■ **WRITTEN TASK 1**
In the pull request post, rewrite the paragraph that begins "Sometimes, you can have a file moved" as a short bulleted list that keeps its main facts.
■ **WRITTEN TASK 2**
From the pull request post, quote everything from "1. The moved" down to "down to you.".

■ **PASSAGE GIVEN**
Posted in Productivity

What do I mean by “reviewing your own pull requests”? Obviously, it means going through the code you’ve pushed with the tool your team would use to review. I would guess that it is obvious in one way while obscure in another. Indeed, we all skim through our code in the IDE prior to opening a PR. However, do we really see what we need to see? Do we really pay attention to everything or overly rely on our team and tools to catch potential issues? Can you improve your code review experience by reviewing your own pull requests?

If you paid attention to my LinkedIn history, you might have noticed that I changed jobs a few months ago. Upon doing so, I joined a team where I spotted a practice I had not seen before. I could see signs that the other devs reviewed their own code before submitting it for review. By signs I mean comments within the pull request. I spotted several kind of comments and I will share three of these with you since these were valuable to me and you might find value in knowing about them.

1. The moved file

Sometimes, you can have a file moved from one package to another and the tool you use for reviewing code may show it as two entries. A deleted file on one hand and a new file on another. Adding a comment to highlight this will save valuable time for both yourself and your reviewer. While you might not need this one for tiny PRs with a couple of file updates, this becomes a lifesaver for those with dozens of files and hundreds of changes.

2. The design choice

Unless you work in on a project where all architectural decisions are already made to the line of code, you may have multiple options to solve a problem. While the big ones may get discussed upon kicking off a story/task, some will be down to you.

■ **INFORMATION PROVIDED**
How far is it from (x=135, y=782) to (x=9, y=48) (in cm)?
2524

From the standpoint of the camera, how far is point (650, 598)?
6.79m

■ **PROBLEM SOLUTION 1**
- A file moved from one package to another may show up in the review tool as two entries: a deleted file and a new file.
- A comment pointing this out saves time for both you and your reviewer.
- Small PRs with a couple of file updates may not need it, but it's a lifesaver for PRs with dozens of files and hundreds of changes.

■ **PROBLEM SOLUTION 2**
1. The moved file

Sometimes, you can have a file moved from one package to another and the tool you use for reviewing code may show it as two entries. A deleted file on one hand and a new file on another. Adding a comment to highlight this will save valuable time for both yourself and your reviewer. While you might not need this one for tiny PRs with a couple of file updates, this becomes a lifesaver for those with dozens of files and hundreds of changes.

2. The design choice

Unless you work in on a project where all architectural decisions are already made to the line of code, you may have multiple options to solve a problem. While the big ones may get discussed upon kicking off a story/task, some will be down to you.